Raging Against Self Defense: Psychiatrist Examines the Anti-Gun Mentality (3)

 

By Sarah Thompson, M.D.

Read the second part of the article

Reversing Irrational Thoughts

The Mirror Technique

One approach that can be helpful is simply to feed back what the anti-gun person is telling you, in a neutral, inquisitive way. So, when replying to my anonymous e-mail correspondent, I might respond: “So you fear if your neighbors had guns, they would use them to murder you. What makes you think that?” When you simply repeat what the person has said, and ask questions, you are not directly challenging his defenses. You are holding up a mirror to let him see his own views. If he has very strong defenses, he can continue to insist that his neighbors want to murder him. However, if his defenses are less rigid, he may start to question his position.

Another example might be: “Why do you think that your children’s schoolteachers would shoot them?”. You might follow this up with something like: “Why do you entrust your precious children to someone you believe would murder them?” Again, you are merely asking questions, and not directly attacking the person or his defenses.

Of course the anti-gun person might continue to insist that the teachers really would harm children, but prohibiting them from owning guns would prevent it. So you might ask how using a gun to murder innocent children is different from stabbing children with scissors, assaulting them with baseball bats, or poisoning the milk and cookies. It’s important to ask open-ended questions that require a response other than “yes” or “no”. Such questions require the anti-gun person actually to think about what he is saying. This will help him to re-examine his beliefs. It may also encourage him to ask you questions about firearms use and ownership.
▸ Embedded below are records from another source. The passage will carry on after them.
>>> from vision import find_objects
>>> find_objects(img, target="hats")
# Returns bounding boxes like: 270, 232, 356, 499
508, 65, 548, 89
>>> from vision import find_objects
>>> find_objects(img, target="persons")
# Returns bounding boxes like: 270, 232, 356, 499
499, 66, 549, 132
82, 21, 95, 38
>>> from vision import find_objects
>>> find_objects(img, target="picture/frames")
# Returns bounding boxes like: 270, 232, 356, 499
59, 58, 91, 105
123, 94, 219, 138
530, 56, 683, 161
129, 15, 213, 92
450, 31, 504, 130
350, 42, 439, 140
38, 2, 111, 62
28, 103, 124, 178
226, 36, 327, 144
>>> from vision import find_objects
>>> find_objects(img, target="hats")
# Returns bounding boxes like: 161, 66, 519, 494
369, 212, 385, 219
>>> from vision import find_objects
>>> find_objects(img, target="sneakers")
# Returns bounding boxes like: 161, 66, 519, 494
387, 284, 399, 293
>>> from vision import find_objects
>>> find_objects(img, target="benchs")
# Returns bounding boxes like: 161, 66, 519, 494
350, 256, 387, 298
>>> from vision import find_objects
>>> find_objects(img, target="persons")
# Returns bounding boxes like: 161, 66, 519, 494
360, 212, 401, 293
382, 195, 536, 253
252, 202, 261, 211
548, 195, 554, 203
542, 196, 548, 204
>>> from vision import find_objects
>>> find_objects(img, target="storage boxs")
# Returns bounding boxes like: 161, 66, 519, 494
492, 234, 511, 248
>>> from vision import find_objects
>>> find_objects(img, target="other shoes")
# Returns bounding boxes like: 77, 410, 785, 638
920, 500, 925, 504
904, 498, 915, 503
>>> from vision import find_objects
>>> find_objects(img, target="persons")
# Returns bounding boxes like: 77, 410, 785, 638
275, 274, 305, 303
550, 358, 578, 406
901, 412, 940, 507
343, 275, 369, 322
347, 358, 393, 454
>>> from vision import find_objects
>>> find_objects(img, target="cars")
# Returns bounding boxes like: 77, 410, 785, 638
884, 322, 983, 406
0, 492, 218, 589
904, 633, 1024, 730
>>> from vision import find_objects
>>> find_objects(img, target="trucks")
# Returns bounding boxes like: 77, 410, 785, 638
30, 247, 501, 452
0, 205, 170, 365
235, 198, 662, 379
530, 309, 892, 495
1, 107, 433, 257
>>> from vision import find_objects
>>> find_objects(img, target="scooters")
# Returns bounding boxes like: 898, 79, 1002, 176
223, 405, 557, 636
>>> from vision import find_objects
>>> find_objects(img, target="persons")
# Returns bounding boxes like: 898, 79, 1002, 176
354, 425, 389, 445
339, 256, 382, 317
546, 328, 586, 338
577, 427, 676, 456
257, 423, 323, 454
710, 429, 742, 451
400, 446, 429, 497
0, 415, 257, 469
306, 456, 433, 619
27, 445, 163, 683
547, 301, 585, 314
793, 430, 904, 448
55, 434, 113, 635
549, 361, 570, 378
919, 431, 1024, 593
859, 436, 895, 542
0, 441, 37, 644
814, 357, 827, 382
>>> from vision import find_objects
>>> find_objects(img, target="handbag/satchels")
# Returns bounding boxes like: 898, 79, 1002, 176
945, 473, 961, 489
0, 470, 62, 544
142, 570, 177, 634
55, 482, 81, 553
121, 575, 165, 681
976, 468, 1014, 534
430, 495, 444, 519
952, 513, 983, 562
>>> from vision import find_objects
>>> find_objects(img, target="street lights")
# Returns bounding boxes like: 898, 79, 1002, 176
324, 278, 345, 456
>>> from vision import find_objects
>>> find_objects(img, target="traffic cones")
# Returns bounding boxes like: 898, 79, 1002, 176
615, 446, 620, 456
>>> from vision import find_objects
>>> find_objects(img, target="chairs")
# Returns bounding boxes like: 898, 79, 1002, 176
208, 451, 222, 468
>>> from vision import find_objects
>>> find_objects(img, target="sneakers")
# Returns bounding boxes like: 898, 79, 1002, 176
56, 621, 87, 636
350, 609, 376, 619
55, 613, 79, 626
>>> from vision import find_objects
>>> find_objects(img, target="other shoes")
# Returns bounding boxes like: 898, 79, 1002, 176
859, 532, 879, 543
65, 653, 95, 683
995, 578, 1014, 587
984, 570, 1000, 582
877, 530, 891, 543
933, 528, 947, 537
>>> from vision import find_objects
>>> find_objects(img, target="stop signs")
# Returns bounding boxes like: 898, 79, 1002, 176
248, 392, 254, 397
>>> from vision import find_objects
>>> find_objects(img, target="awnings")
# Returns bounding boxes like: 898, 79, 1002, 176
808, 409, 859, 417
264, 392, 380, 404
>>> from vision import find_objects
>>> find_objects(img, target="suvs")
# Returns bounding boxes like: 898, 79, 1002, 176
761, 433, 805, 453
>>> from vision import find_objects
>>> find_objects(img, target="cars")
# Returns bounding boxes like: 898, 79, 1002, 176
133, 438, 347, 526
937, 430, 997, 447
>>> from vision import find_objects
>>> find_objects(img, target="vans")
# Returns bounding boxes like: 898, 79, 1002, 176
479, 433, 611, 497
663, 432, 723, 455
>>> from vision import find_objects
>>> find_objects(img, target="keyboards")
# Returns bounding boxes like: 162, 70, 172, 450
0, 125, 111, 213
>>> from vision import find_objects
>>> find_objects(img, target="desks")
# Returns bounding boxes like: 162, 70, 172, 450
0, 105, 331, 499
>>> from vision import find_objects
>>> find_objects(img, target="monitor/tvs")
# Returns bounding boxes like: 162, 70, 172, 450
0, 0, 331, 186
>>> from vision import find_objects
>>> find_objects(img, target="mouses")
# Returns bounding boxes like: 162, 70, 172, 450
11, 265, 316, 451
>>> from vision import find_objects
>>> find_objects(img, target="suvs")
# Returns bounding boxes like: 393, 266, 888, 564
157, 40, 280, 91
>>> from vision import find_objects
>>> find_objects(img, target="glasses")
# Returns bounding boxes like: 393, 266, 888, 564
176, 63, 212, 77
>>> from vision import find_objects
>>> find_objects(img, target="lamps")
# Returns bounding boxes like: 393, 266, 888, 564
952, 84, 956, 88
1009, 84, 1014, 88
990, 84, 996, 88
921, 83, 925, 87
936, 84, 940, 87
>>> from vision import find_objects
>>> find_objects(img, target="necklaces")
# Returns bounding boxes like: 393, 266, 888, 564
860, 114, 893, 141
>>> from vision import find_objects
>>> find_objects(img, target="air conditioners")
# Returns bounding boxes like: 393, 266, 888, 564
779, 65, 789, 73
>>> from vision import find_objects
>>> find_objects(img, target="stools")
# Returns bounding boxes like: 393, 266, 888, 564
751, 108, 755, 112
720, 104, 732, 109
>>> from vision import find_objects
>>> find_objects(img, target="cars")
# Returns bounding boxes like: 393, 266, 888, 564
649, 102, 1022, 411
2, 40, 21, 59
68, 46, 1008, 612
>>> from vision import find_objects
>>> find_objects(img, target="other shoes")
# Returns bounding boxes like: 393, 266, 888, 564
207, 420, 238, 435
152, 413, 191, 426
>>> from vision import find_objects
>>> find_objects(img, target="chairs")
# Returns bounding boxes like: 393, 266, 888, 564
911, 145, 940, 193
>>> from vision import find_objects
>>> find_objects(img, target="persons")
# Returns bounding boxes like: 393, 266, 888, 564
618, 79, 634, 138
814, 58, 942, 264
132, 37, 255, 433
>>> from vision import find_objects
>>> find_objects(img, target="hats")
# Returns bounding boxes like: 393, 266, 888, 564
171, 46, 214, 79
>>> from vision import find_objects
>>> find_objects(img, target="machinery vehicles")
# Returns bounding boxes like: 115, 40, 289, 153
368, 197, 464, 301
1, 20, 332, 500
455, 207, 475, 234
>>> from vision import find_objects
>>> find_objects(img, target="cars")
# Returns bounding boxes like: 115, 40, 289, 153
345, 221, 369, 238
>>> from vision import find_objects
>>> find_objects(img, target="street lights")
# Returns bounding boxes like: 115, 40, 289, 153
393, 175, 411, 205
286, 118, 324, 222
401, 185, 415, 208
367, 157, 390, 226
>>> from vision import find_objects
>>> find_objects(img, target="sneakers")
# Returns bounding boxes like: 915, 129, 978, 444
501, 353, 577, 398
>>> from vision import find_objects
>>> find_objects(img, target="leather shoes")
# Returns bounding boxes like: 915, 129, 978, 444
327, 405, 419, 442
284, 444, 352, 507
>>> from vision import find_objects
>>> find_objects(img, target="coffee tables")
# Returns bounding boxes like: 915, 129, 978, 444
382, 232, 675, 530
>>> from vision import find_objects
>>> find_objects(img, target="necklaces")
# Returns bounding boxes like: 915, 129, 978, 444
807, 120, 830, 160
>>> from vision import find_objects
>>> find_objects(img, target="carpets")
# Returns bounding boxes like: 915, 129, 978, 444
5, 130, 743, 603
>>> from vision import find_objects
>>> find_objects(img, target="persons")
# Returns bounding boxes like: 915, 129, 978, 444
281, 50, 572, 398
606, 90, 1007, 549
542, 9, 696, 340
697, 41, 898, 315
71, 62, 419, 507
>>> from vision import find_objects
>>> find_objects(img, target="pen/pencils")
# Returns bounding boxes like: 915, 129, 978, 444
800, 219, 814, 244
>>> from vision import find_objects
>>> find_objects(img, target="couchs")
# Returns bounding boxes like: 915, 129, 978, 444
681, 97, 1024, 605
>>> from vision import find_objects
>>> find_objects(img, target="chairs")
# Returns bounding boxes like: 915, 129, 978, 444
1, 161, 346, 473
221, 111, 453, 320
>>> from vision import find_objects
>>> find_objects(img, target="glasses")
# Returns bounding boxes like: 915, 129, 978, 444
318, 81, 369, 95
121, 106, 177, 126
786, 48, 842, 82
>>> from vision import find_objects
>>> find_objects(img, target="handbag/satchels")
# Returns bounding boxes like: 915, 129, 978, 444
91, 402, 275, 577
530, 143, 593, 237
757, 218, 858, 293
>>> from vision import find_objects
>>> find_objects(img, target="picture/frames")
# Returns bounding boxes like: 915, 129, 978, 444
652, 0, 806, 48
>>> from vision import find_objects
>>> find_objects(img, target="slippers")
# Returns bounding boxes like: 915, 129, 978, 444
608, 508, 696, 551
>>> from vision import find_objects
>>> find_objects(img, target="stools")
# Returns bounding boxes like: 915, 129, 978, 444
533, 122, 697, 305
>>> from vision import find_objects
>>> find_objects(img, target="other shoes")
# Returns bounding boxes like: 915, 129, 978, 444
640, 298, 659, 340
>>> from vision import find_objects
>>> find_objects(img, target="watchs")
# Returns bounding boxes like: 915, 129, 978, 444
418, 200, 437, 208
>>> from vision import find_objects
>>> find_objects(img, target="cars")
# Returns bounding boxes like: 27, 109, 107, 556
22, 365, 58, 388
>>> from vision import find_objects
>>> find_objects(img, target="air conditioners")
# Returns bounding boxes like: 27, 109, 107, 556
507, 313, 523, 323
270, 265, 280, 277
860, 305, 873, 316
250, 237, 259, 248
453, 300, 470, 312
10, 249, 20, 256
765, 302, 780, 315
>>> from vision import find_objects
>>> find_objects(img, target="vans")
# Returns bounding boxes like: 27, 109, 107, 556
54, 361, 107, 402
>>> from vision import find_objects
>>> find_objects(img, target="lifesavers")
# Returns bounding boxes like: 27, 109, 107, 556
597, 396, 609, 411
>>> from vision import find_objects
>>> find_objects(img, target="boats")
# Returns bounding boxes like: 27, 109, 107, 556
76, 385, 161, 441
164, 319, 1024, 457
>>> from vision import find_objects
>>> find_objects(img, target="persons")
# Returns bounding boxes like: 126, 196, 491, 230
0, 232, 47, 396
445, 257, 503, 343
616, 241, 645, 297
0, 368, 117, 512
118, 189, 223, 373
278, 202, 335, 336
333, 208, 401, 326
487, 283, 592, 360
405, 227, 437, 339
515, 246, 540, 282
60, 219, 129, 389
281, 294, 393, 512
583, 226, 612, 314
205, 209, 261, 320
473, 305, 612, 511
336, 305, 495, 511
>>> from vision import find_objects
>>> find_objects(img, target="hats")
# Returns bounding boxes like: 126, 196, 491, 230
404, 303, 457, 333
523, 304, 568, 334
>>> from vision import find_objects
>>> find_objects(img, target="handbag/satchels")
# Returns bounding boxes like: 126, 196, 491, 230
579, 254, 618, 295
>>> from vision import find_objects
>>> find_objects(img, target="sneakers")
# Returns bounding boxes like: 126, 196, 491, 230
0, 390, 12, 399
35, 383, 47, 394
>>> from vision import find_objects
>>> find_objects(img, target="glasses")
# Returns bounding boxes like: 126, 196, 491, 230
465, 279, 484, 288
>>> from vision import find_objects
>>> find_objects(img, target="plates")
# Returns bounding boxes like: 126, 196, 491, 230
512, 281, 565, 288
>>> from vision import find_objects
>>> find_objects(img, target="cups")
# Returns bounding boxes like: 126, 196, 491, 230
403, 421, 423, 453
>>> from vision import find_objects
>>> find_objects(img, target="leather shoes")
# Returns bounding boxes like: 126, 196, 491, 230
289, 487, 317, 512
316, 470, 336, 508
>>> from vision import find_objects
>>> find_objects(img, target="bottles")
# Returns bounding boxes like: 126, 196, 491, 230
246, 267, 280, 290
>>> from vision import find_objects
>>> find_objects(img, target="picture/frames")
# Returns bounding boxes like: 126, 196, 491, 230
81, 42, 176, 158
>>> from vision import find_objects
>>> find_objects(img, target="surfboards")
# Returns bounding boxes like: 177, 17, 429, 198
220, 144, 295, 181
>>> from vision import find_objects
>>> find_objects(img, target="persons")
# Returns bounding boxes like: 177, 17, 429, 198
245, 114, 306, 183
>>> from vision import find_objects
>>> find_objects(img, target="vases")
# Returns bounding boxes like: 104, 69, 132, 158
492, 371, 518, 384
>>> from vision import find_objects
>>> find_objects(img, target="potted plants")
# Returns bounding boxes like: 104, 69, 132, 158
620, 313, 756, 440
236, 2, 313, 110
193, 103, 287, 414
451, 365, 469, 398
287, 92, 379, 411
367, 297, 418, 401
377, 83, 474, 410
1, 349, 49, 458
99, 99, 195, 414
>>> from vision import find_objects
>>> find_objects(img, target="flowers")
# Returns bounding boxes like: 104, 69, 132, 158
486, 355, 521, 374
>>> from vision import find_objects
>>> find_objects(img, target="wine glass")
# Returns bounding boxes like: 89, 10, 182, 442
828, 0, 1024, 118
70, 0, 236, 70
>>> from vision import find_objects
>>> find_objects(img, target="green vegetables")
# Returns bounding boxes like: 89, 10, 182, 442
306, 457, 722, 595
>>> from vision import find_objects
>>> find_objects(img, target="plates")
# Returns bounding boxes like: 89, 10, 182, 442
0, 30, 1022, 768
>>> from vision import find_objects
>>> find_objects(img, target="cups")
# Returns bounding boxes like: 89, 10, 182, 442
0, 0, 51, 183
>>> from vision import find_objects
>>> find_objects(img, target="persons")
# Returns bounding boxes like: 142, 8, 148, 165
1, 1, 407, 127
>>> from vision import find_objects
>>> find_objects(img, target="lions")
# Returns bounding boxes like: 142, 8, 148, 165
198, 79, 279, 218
The “What Would You Do?” Technique

Once you have a dialogue going with an anti-gun person, you might want to insert him into a hypothetical scenario, although doing so is a greater threat to his defenses, and is therefore more risky. You might ask how he would deal with a difficult or annoying co-worker. He will likely respond that he would never resort to violence, but “other people” would, especially if they had guns (projection again). You can then ask him who these “other people” are, why they would shoot a co-worker, and what the shooter would gain by doing so.

Don’t try to “win” the argument. Don’t try to embarrass the person you’re trying to educate. Remember that no one likes to admit that his deeply held beliefs are wrong. No one likes to hear “I told you so!”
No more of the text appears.